2 March 2016 at 9:00 am
How IEGF helped BIOZONE
E-news caught up with Richard Allan at last year's Edtech for Export conference to find out how the co-funding grant helped them grow their business.
Considering applying for IEGF support? E-News caught up with IEGF recipient, Richard Allan, CEO of BIOZONE, at last year’s Edtech for Export conference in Wellington and found out how the co-funding grant helped them grow their business.
ENZ: What is BIOZONE?
BIOZONE International is a publishing house that specialises in the production of student and teacher resources for use in high school science programmes (grades 9-12) in the United States, United Kingdom, Australia, and New Zealand. We also provide editions that are tailored to other international programmes, and BIOZONE books have been translated into Chinese, Japanese, Polish, and Slovenian, as well as specific English-language editions compiled for Italy. BIOZONE’s goal is to improve science education performance in schools across the world.
We produce a hybrid that’s part textbook, part study guide and part activity workbook all rolled into one. We use an infographic style of presenting information, with annotated diagrammatic explanations that have a lot of added value. Our programme and pedagogical approach requires learners to apply what they’ve learned in a previous activity to a new situation, not merely recall data. It’s an enquiry-based approach.

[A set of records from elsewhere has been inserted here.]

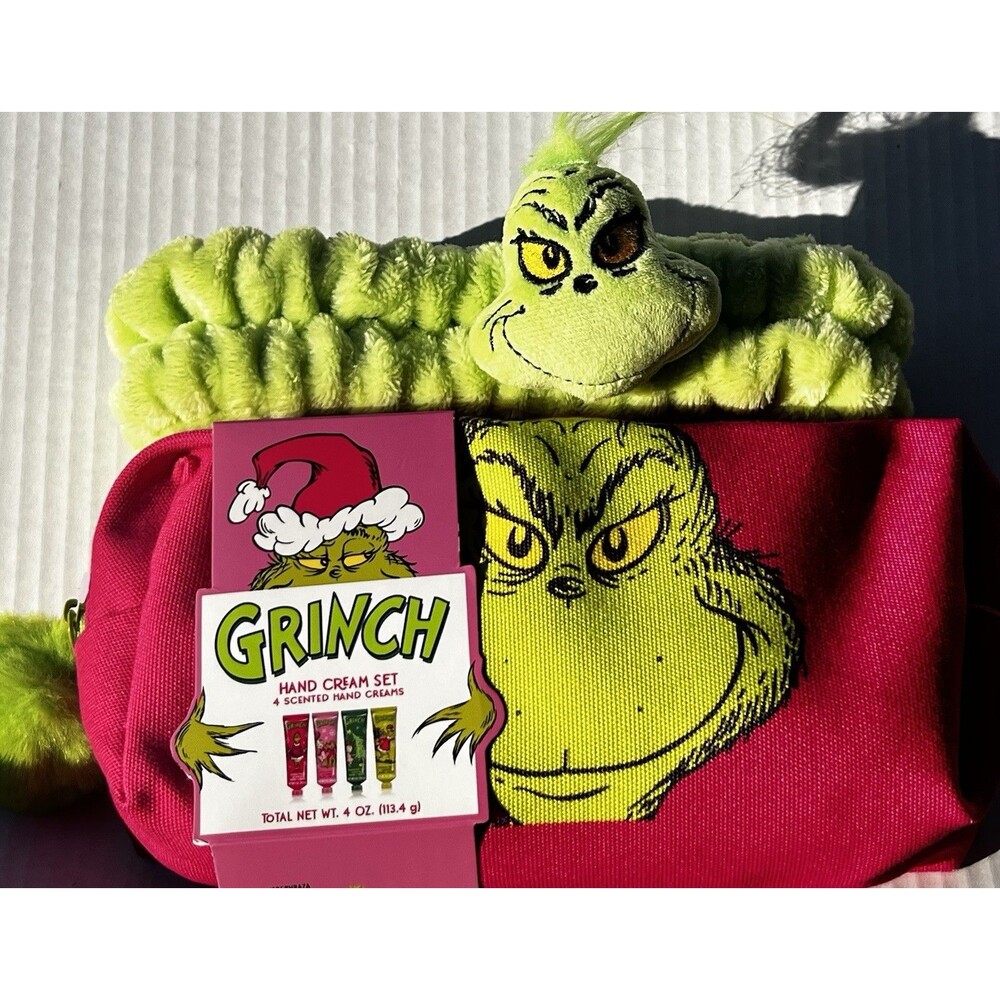 Dr. Seuss The Grinch Makeup Bag Gift Set Headband & 4 Hand Creams NWT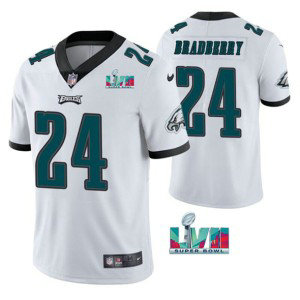 Nike Eagles 24 James Bradberry White 2023 Super Bowl LVII Vapor Limited Men Jersey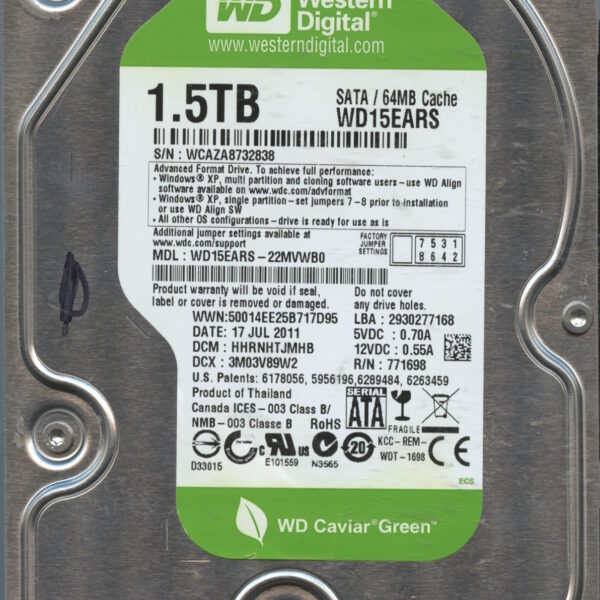 WD15EARS WCAZA 07:11 WESTERN DIGITAL 1.5TB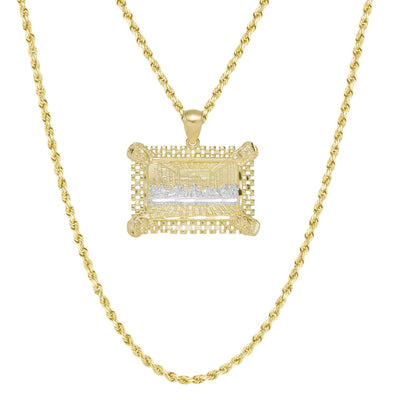 Picture of 1 1/2" Rectangle Railroad Last Supper Medallion Pendant & Chain Necklace Set 10K Yellow White Gold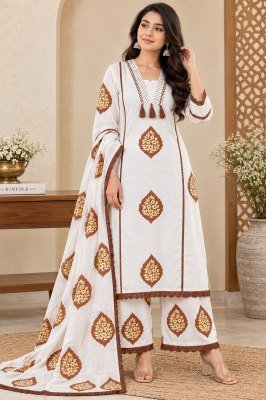 Premium Pure Cotton Floral Print Suit Set with Light Jerry Work Size wise Combo Set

I was a biology teacher for 11 years before I became a publisher, so I have a pretty good idea of what’s required for teachers and students to succeed in the classroom environment.
ENZ: What has IEGF funding enabled you to do?
We’ve been successful in two IEGF rounds – one in 2014 and one in 2015. The first lot of funding enabled us to market our new Next Generation Science Standards (NGSS) series in the US before other publishers got up to speed. The NGSS provides students with internationally-benchmarked science education.
Being nimble and innovative is key to our success, and the grant meant we could significantly ramp up the number of state and national science teachers’ conferences we could attend. To give you an idea of the demand – at one conference in Los Angeles in December 2014 I had over 200 teachers trying to cram into a room that only had the capacity to hold 100 people, to hear my presentation. They were sitting on the floor and around the edges of the room. That’s not untypical of what happened at other events, so we were obviously in the right place at the right time with the right product.
ENZ: And the second grant?
The second grant helped us enhance and improve our digital platform, and get it ready for commercial release. It made a huge difference in the timing of the launch and accelerated our development.
ENZ: How’s business going?
It’s been hugely successful in our markets that, so far, include New Zealand, Australia, the US, and the UK.
The opportunity for BIOZONE in the US is with the NGSS. One of our customers is Stuyvesant High School in New York City. It’s a very prestigious school, with 34,000 kids competing for 850 places, and they bought our entire programme, which is a huge accolade from them.
We also won the ‘Best Supplemental Resource’ award for science, for the whole of US, at the education publishers’ ‘Content in Context’ conference in 2015 which was pretty cool.
ENZ: Do you have any words of advice for educators new to working in the edtech space?
I think we should encourage our teachers to embrace education technology and provide them with the ability to upskill so they can use the tools. Many schools are already technologically savvy and are hungry for new ways of delivering curriculum using smart tools.
For educational publishers the digital landscape is evolving rapidly, not only with new opportunities and competitor activity, but also in the way teachers are wanting to engage with digital delivery of content.